(Stored items)

+++

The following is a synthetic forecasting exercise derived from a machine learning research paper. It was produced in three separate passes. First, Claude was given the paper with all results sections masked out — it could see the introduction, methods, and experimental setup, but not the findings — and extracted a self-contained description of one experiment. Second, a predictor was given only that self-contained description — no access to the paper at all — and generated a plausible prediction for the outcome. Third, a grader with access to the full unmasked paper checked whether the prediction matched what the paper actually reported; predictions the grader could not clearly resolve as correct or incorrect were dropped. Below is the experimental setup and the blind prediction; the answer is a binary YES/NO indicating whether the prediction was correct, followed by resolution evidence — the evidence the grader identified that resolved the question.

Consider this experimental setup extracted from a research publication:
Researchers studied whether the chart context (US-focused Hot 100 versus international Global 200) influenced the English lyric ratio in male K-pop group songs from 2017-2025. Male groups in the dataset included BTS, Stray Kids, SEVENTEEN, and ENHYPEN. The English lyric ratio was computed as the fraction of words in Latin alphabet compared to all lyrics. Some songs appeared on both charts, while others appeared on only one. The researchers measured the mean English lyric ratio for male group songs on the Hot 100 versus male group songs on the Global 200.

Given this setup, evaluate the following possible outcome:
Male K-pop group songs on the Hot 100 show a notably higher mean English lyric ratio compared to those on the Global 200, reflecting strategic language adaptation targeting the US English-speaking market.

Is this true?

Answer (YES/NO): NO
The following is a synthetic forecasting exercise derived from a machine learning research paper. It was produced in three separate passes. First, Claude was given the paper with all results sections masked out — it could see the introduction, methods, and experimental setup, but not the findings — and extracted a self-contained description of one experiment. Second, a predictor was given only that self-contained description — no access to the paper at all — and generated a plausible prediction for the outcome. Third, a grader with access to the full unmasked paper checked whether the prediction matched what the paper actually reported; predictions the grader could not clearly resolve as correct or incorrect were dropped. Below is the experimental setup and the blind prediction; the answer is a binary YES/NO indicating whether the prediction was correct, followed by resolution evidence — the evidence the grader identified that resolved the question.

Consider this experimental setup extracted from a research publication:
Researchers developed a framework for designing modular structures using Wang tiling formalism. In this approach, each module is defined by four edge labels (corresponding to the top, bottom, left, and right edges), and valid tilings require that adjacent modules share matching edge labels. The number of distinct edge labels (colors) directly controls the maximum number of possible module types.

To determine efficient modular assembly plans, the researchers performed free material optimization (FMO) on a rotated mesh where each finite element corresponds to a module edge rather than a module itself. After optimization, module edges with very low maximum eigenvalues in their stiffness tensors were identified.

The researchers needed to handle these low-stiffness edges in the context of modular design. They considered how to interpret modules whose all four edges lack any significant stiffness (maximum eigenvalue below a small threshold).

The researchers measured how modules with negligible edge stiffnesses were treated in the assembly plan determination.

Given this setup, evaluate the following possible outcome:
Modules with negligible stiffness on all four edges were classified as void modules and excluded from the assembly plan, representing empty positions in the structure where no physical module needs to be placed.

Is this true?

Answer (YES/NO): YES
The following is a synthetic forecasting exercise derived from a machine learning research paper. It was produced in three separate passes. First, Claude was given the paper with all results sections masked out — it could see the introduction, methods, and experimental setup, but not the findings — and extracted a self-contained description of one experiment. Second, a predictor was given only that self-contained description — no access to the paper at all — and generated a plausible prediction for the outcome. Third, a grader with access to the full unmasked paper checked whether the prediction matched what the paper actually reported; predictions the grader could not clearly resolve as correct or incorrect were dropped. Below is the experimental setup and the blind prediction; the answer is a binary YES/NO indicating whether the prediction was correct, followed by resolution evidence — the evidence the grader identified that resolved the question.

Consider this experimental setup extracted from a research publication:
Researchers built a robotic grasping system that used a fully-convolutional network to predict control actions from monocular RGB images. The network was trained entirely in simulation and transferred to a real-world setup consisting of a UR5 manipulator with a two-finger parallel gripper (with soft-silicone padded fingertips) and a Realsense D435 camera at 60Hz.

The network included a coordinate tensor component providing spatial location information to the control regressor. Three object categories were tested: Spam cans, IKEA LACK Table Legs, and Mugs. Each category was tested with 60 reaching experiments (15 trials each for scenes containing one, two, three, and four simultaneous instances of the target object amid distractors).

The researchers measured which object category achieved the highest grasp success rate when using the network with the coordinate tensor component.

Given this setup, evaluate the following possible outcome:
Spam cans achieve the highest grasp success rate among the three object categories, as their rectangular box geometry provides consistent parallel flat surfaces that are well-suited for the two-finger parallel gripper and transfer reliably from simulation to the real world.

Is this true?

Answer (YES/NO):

+++

What to work on:
Count how many lines of the records hold the string "negligible"; the answer is that number alone.

Written solution:
2